Extracted records:
####################

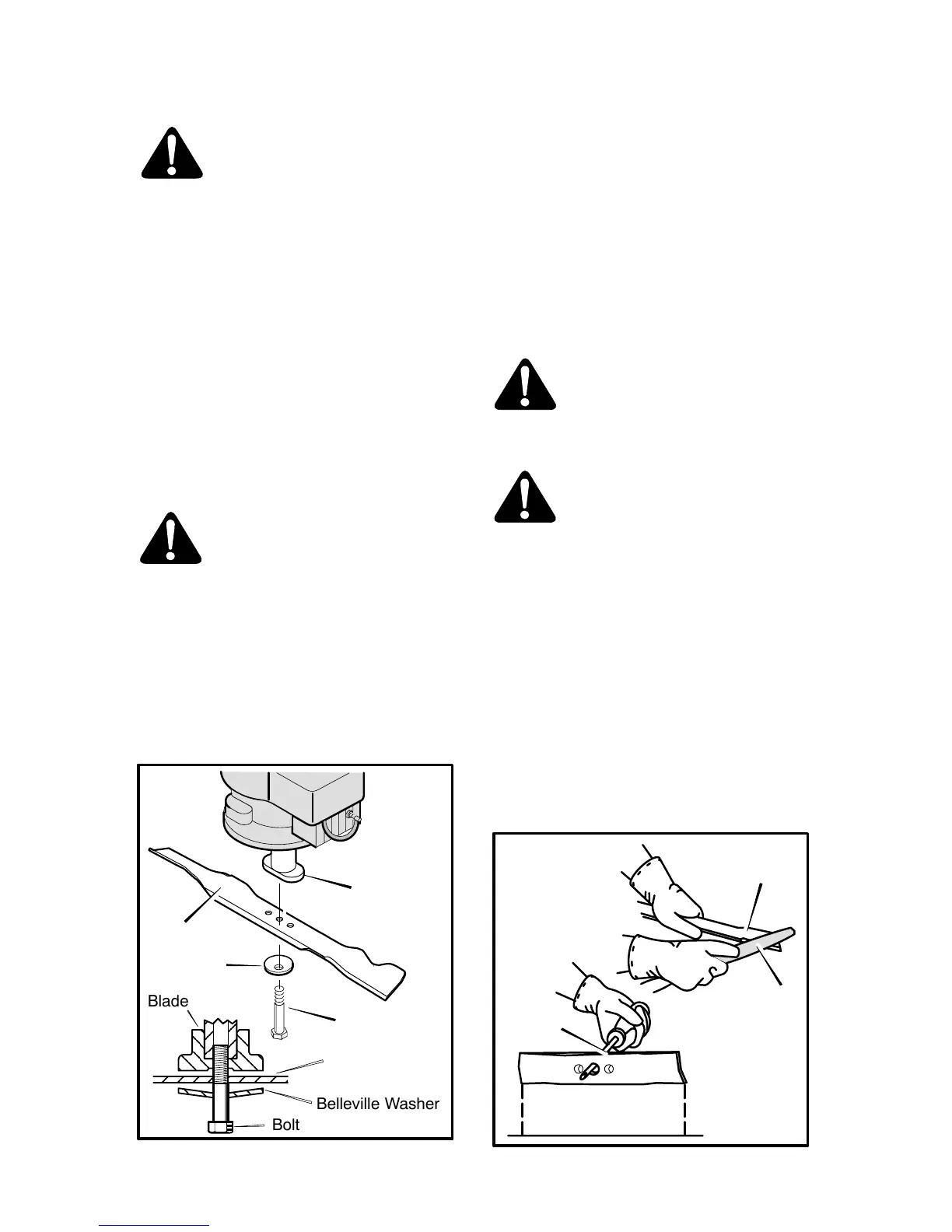 Blade

Belleville Washer

Bolt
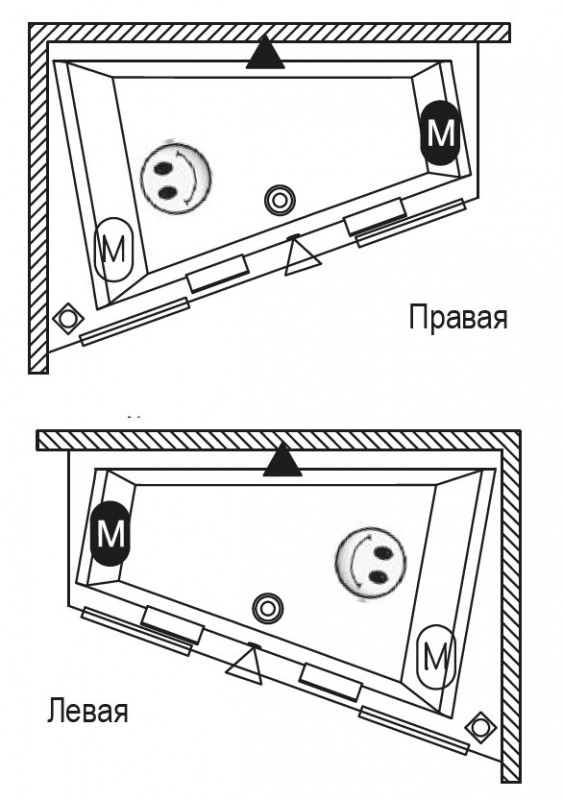 M

M

Правая

M

M

Левая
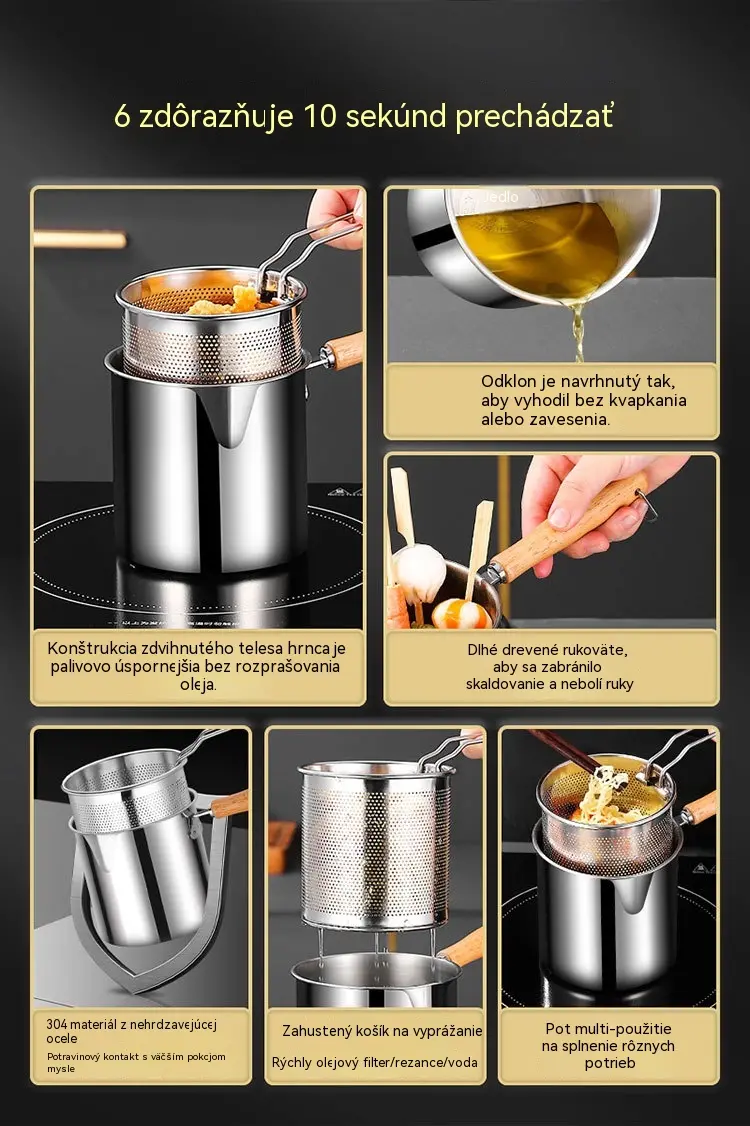 6 zdôrazňuje 10 sekúnd prechádzať

Konštrukcia zdvihnutého telesa hrnca je palivovo úspornejšia bez rozprašovania oleja.

Odklon je navrhnutý tak, aby vyhodil bez kvapkania alebo zavesenia.

Dlhé drevené rukoväte, aby sa zabránilo skaldovanie a nebolí ruky

304 materiál z nehrdzavejúcej ocele
Potravinový kontakt s väčším pokojom mysle

Zahustený košík na vyprážanie
Rýchly olejový filter/rezance/voda

Pot multi-použitie na splnenie rôznych potrieb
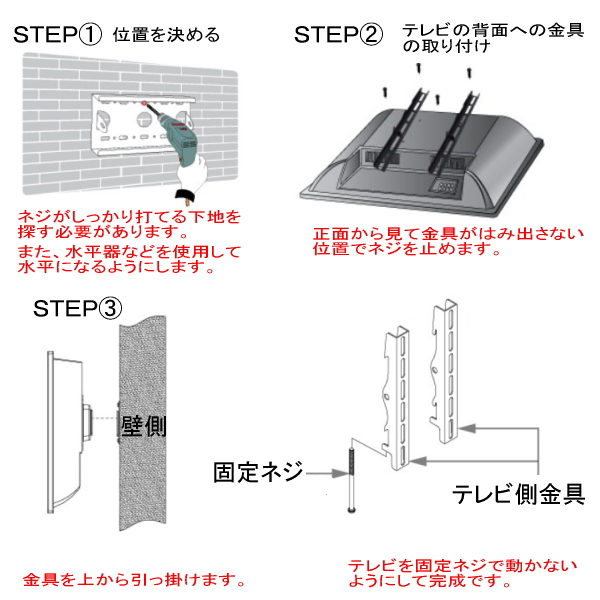 STEP① 位置を決める

ネジがしっかり打てる下地を探す必要があります。

また、水平器などを使用して水平になるようにします。

STEP② テレビの背面への金具の取り付け

正面から見て金具がはみ出さない位置でネジを止めます。

STEP③

壁側

金具を上から引っ掛けます。

固定ネジ

テレビ側金具

テレビを固定ネジで動かないようにして完成です。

####################

WHAT YOU ARE ASKED TO DO:
Reproduce each record from above exactly; pictures do not belong in the copy.

EXERCISE OUTPUT:
 Blade

Belleville Washer

Bolt
 M

M

Правая

M

M

Левая
 6 zdôrazňuje 10 sekúnd prechádzať

Konštrukcia zdvihnutého telesa hrnca je palivovo úspornejšia bez rozprašovania oleja.

Odklon je navrhnutý tak, aby vyhodil bez kvapkania alebo zavesenia.

Dlhé drevené rukoväte, aby sa zabránilo skaldovanie a nebolí ruky

304 materiál z nehrdzavejúcej ocele
Potravinový kontakt s väčším pokojom mysle

Zahustený košík na vyprážanie
Rýchly olejový filter/rezance/voda

Pot multi-použitie na splnenie rôznych potrieb
 STEP① 位置を決める

ネジがしっかり打てる下地を探す必要があります。

また、水平器などを使用して水平になるようにします。

STEP② テレビの背面への金具の取り付け

正面から見て金具がはみ出さない位置でネジを止めます。

STEP③

壁側

金具を上から引っ掛けます。

固定ネジ

テレビ側金具

テレビを固定ネジで動かないようにして完成です。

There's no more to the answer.